1) View the storage space occupied by the database

-- 通过db.stats()函数查询storageSize参数大小
use db
db.stats()
-- 直接查看目标DB物理存储大小
use db
db.runCommand({dbStats : 1,scale : 1073741824})   //scale指定单位为GB

2) View the storage space occupied by the collection

-- 通过db.collname.stats()函数查询storageSize参数大小
use db
db.collname.stats()
-- 直接查看目标DB物理存储大小
use db
db.runCommand({"collStats":"oplog.rs",scale:1048576})  //scale指定单位,单位为MB

2. Check the fragmentation problem, check the reclaimable space of the current collection

db.collname.stats().wiredTiger["block-manager"]["file bytes available for reuse"]

rs0:PRIMARY> db.aa.stats().wiredTiger["block-manager"]["file bytes available for reuse"]
16384

2. How to deal with fragmentation

2.1 compact

1. Grammar

db.runCommand({compact:'dsir',force:true})

2. Permission required for compact

use admin
db.createRole(
   {
      role: "myCustomCompactRole",
      privileges: [
         {
            resource: { "db" : "<database>" , "collection" : "<collection>" },
            actions: [ "compact" ]
         }
      ],
      roles: []
   }
)

db.grantRoleToUser("myCompactUser", [ "dbAdmin" | "myCustomCompactRole" ] )

3. What are the main operations of compact?

1) Check whether the operated compact collection satisfies the conditions

  • In the first 80% of the space, is there 20% free space for writing the 20% of the data behind the file
  • In the first 90% of the space, is there 10% free space for writing the 10% of the data behind the file

2) If any of the conditions are met, the engine layer starts to execute compact, blocking the left and right read and write operations on the DB during execution, and writes the data behind the collection file to the free space in front, and then gradually truancate the file to reclaim the physical space.

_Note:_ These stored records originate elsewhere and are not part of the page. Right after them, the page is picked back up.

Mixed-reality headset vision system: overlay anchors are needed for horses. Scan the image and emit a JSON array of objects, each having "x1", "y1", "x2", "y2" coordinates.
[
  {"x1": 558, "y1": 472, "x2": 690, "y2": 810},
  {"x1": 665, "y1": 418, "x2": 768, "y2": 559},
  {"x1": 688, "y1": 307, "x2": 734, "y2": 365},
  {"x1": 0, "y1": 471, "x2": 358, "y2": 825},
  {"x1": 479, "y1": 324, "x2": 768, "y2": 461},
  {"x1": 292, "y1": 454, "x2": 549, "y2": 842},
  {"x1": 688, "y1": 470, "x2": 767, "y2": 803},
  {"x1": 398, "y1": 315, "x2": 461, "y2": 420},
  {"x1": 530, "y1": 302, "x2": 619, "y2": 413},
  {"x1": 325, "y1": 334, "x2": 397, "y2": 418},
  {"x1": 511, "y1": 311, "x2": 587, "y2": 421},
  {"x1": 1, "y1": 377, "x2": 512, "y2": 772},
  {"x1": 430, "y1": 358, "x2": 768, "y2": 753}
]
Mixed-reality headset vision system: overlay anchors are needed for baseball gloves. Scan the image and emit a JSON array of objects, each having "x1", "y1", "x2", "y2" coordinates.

3) If any of the above conditions is not met, it means that 10% of the physical space cannot be reclaimed by compact execution. Then the collection does not need to be compact at present, and the compact operation is directly exited.

4. The impact of compact

1) Compact a collection will add the exclusive write lock of the DB where the collection is located, which will cause all read and write requests on the DB to be blocked; and the execution time of compact is related to the amount of data in the collection. The larger the amount of data, the longer the execution time of compact. Therefore, it is strongly recommended to execute during the low peak period of the business to avoid affecting the business.

2) If you use the db.killOp() method to terminate the operation, or restart the server before the compression operation is completed, please note the following:

  • If logging is enabled, data will remain valid and usable regardless of the status of the compression operation. You may have to rebuild the index manually.
  • If logging is not enabled, data validity cannot be guaranteed when the compact operation is interrupted
  • In both cases, most of the existing free space in the collection may not be reused. Need to re-execute compact to restore the use of space.

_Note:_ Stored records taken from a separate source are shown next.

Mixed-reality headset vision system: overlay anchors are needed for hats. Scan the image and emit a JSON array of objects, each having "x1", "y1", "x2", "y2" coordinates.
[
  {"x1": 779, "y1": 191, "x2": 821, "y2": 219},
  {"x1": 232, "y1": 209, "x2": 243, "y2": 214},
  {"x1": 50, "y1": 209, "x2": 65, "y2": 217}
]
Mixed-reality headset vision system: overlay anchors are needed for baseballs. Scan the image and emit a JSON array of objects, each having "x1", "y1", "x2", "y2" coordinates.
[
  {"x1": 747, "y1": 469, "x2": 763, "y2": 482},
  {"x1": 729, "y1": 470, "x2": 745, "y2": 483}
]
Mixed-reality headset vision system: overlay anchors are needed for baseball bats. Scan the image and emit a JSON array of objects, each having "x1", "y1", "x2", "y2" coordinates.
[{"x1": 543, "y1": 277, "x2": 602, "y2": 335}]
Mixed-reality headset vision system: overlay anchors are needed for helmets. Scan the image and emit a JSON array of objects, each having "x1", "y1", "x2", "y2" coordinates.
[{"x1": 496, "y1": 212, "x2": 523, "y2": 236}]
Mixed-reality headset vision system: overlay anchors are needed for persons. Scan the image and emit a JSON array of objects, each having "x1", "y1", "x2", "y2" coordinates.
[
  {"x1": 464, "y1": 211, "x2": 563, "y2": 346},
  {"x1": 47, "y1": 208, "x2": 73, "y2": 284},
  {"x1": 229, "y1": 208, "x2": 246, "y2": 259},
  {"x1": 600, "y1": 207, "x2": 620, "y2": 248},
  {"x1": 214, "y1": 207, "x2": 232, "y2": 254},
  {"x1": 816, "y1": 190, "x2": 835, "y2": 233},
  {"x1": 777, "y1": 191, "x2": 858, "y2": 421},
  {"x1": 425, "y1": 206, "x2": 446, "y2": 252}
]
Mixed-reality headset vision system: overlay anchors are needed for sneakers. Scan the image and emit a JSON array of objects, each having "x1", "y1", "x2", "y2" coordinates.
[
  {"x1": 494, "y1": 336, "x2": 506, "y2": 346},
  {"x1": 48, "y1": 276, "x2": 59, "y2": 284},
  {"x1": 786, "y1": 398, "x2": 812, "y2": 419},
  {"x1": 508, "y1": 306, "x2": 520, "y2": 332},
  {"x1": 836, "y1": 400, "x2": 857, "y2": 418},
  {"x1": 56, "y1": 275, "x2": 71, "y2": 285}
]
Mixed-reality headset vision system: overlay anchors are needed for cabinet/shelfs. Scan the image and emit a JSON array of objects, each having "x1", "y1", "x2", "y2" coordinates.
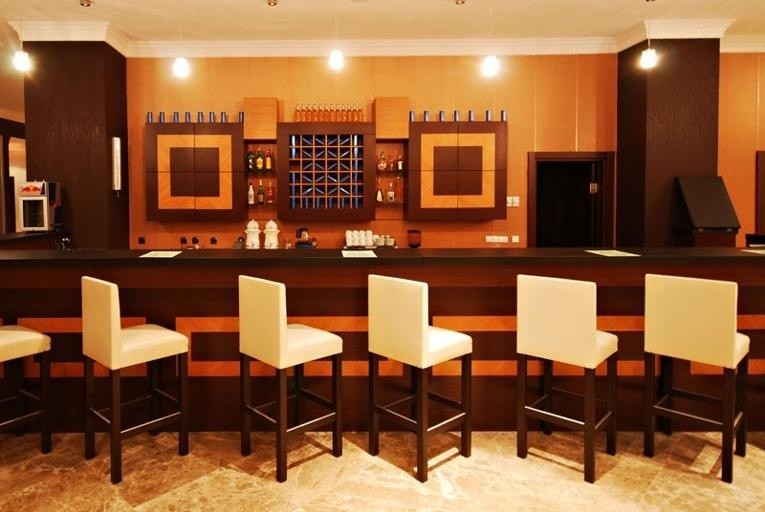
[
  {"x1": 244, "y1": 140, "x2": 278, "y2": 206},
  {"x1": 376, "y1": 138, "x2": 409, "y2": 206}
]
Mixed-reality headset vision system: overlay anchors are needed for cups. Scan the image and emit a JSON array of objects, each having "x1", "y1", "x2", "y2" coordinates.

3) The compact operation is independent on each node and will not be transferred to the secondary node with the operation of the primary node;

4) If you want to perform conpact operations on the primary node, you need to identify force: true;

5) When the compact operation is performed on the secondary node, the state of the node will be converted to RECOVERING, during which the business cannot access the node;

2.2 How does compact release space under each storage engine

1、WiredTiger

1) Compact operation will release data and index space to the operating system;
2) Compact execution requires additional space.

2 、 MMAPv1

1) The commpact operation can reduce the data space and rebuild the index, but these spaces will not be returned to the operating system, but will only be left to MongoDB for subsequent data writing;
2) If you want to reclaim the disk space of MMAPv1, you need to perform an initial sync ;
3) The execution of compact operation requires at least 2G of free space in the current instance to execute.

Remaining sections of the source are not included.